To me that seems like a good technical solution. Telling people to contact individual admins is problematic given that activity level among admins differ and some admins might not be interested in handling these requests. If you have any other ideas about how to create the interface to voice privacy concerns, I would also appreciate hearing them.
Given what written on the OTRS page there's the mention of Wikidata Staff as a role. Maybe only Wikidata Staff gets to read info@wikidata.org at the moment? If that's the case and we do go the road of using OTRS for "privacy@wikidata.org" it might also make sense to make info@wikidata.org accessible to Wikidata Admins. I also wouldn't mind giving access to "privacy@wikidata.org" to Wikidata Staff as well. ChristianKl () 11:27, 5 December 2017 (UTC)
No only some editors do have access to it. I can't read it or anyone else on my team. It is probably best if you ask one of them about the process and access. Sjoerd maybe? --Lydia Pintscher (WMDE) (talk) 15:56, 5 December 2017 (UTC)
I've received access to the info-wikidata queue after some request on the OTRS wiki. I think users without current OTRS access can do the same on meta:OTRS/Volunteering. I think, if we get more new oversighters in various timezoens, we can just handle it at oversight at wikidata.org. Sjoerd de Bruin (talk) 16:05, 5 December 2017 (UTC)
@Sjoerddebruin: Simply getting oversighters of various timezone doesn't seem like an easy task to me given that it's important to keep the oversight rights to a small number of trusted people. I'm however okay with the information simply going into the current OTRS system. I think it's worthwhile to have a specialized email address, so we can better the reason for incoming requests. Even when we currently don't get enough requests for it to be problematic, deciding now on having two email addresses will allow us later to send the requests to different queue is we need to because of an increased volume of requests.
What's the volume of Wikidata related requests at the moment? ChristianKl () 23:56, 5 December 2017 (UTC)

Can we find a way to mark in the references whether something is "widespread public knowledge" or "supplied by the individual themselves"?[edit]

I think it would be great if we would find a way to have people mark statements that are "widespread public knowledge" or "supplied by the individual themselves"?

Maybe type of reference (P3865) "supplied by the individual themselves"? ChristianKl () 23:09, 4 December 2017 (UTC)

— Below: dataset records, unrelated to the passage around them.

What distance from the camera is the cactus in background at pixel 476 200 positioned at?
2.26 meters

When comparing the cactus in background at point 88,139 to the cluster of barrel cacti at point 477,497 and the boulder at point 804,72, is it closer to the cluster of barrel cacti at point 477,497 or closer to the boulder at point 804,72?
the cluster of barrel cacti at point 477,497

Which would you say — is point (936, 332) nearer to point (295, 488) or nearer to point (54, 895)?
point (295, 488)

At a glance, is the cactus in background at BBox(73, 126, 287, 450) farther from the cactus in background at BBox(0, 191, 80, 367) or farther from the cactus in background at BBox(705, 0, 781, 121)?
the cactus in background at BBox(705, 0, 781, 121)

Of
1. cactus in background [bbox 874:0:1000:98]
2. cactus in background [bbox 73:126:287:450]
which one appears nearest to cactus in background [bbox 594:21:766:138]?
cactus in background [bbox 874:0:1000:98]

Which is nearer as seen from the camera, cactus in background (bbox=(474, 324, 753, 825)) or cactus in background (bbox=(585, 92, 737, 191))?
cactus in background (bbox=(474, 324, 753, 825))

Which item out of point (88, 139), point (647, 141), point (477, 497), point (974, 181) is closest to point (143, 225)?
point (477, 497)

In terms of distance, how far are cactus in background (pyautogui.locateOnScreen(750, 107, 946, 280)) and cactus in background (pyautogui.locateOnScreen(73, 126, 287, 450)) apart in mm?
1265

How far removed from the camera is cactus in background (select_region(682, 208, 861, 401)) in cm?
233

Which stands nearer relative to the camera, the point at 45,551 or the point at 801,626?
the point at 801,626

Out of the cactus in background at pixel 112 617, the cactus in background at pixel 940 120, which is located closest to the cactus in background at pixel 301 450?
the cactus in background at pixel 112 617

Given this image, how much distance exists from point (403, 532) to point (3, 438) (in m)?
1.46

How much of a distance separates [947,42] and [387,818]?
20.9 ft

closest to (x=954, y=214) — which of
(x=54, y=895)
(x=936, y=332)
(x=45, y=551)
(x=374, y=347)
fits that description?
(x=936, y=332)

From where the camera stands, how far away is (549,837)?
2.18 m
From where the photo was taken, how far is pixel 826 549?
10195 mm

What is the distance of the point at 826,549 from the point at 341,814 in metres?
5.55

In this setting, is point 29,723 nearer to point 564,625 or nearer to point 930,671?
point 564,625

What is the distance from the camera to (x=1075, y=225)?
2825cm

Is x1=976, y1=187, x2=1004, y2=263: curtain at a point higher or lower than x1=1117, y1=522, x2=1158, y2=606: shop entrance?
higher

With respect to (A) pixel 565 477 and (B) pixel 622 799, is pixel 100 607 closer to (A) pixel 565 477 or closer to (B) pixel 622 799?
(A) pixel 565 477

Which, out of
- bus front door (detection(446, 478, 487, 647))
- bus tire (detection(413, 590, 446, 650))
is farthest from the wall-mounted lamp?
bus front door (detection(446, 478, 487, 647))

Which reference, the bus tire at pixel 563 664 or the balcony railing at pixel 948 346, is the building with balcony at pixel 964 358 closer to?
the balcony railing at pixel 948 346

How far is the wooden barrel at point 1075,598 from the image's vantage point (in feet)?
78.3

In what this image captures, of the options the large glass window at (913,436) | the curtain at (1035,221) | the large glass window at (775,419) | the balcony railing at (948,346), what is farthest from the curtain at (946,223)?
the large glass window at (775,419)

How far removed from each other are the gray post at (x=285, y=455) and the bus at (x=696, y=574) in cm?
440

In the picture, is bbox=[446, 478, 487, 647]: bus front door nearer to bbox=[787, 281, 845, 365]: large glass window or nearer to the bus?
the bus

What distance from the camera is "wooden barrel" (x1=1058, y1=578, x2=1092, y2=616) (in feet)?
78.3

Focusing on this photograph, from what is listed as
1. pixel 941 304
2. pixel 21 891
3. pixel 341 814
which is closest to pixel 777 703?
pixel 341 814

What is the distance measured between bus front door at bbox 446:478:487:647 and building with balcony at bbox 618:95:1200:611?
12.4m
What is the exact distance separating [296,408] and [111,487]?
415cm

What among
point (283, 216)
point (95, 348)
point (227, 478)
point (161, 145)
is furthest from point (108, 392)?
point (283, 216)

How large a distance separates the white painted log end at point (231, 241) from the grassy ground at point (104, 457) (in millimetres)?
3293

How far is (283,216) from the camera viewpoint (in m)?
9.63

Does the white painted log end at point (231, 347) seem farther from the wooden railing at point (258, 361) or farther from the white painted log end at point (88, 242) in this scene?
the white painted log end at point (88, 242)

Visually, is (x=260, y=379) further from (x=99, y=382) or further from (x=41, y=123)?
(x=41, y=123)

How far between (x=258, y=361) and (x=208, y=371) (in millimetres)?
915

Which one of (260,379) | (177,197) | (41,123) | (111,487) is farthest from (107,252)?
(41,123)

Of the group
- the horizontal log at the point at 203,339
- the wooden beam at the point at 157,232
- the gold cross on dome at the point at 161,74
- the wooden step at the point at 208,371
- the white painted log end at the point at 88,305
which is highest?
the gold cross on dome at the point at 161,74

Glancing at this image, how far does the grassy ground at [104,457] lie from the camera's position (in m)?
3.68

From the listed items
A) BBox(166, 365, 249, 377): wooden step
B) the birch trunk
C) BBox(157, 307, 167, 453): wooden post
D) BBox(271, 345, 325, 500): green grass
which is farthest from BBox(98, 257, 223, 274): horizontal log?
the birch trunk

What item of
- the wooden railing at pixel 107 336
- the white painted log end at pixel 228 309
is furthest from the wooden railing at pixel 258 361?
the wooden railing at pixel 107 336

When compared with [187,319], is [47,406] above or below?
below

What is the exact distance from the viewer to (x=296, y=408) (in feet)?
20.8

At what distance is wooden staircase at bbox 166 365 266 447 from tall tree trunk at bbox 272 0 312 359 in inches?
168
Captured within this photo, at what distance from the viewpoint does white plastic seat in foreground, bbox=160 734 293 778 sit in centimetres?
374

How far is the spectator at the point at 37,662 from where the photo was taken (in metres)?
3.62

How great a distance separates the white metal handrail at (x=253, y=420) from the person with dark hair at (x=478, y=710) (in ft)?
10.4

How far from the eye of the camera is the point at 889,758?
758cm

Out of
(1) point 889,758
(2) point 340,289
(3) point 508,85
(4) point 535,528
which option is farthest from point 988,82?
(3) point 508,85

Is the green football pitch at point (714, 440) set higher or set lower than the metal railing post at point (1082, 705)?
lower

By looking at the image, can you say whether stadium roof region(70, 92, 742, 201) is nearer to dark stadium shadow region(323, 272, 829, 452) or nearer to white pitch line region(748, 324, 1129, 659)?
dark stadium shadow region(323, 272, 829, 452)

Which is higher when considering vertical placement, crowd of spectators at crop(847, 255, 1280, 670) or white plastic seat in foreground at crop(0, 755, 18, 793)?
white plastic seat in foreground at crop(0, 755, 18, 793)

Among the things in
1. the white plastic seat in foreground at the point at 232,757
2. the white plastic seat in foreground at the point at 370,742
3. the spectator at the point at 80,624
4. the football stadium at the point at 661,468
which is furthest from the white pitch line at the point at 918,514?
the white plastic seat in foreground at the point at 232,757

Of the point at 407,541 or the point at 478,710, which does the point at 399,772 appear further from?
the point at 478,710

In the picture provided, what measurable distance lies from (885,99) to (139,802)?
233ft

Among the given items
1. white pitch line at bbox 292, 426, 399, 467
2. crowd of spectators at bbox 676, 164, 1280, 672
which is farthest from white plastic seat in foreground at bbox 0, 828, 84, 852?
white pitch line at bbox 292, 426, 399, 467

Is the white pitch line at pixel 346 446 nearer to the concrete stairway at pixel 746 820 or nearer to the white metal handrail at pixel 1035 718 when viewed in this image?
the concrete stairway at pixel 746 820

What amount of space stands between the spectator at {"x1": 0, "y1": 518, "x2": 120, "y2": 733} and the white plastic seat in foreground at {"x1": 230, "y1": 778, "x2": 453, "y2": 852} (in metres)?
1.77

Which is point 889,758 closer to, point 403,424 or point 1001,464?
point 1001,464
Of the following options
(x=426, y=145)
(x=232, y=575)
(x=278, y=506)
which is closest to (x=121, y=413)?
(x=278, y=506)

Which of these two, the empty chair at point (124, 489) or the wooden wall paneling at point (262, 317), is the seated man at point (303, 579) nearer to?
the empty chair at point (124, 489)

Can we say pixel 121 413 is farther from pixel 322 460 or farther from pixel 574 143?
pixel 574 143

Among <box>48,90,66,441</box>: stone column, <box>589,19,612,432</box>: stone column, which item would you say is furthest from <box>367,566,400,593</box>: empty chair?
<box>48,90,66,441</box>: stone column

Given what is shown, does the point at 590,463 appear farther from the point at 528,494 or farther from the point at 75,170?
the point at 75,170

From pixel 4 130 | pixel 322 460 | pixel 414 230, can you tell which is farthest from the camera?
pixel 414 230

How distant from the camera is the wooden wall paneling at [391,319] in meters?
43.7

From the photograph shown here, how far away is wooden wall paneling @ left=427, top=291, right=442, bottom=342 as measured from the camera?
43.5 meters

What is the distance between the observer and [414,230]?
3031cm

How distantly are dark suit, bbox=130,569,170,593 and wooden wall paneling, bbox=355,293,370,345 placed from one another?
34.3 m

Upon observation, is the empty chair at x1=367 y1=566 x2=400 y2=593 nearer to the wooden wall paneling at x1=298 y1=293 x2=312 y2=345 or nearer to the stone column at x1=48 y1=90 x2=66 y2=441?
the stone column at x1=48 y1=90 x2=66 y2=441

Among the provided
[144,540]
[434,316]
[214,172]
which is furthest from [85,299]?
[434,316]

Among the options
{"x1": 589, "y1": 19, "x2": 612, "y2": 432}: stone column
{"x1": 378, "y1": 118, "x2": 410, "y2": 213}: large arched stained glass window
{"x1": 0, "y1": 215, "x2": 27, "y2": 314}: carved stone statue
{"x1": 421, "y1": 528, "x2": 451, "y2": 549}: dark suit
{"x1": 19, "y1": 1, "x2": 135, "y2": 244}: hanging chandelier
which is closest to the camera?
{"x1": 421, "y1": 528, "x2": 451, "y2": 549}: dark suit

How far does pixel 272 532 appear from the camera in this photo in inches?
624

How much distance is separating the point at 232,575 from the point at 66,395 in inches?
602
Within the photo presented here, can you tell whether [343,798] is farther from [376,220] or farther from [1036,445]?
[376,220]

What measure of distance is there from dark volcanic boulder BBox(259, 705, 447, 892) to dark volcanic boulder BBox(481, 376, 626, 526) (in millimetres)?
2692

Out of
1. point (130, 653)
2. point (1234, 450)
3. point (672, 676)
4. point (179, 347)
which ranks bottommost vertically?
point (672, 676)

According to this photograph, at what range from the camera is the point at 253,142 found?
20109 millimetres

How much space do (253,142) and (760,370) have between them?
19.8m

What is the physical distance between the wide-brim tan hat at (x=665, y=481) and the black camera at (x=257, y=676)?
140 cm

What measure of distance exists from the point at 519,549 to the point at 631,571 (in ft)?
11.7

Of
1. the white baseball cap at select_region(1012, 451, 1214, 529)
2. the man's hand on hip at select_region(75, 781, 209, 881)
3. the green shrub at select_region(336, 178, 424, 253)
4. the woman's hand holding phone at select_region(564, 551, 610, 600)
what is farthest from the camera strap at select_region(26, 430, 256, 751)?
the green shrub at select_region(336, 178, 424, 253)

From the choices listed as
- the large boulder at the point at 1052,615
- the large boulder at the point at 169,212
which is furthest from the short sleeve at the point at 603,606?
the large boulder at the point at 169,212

Thinking a bit about this, I think for now specifying a way for this adds too much complexity, so I we don't need to specify a notation now. Maybe, we experiment with a notation and at a later point revisit the question about whether this policy should relate to it. ChristianKl () 12:48, 6 December 2017 (UTC)

Labels/Description/Aliases[edit]

This section is currently very short. It might make sense to expand here on what it means to be neutral. Does anybody have a good idea? ChristianKl () 10:39, 7 December 2017 (UTC)

Hmm, wikidata does not have a Wikidata:NPOV page. We could reference en:WP:NPOV which has stuff like "representing fairly, proportionately, and, as far as possible, without editorial bias, all of the significant views that have been published by reliable sources on a topic" but that's not necessarily applicable to labels I think. ArthurPSmith (talk) 15:54, 7 December 2017 (UTC)
Representing all the significant views isn't what a description is supposed to do, so it would make more sense to say that "neutral" doesn't mean what the enWiki policy says in that paragraph instead of saying that it's supposed to be read that way. ChristianKl () 14:25, 10 December 2017 (UTC)

Deletion[edit]

It makes sense to mention deletion of items within the context of administrative actions that could be taken, rather than as a standalone section. Nikkimaria (talk) 18:37, 7 December 2017 (UTC)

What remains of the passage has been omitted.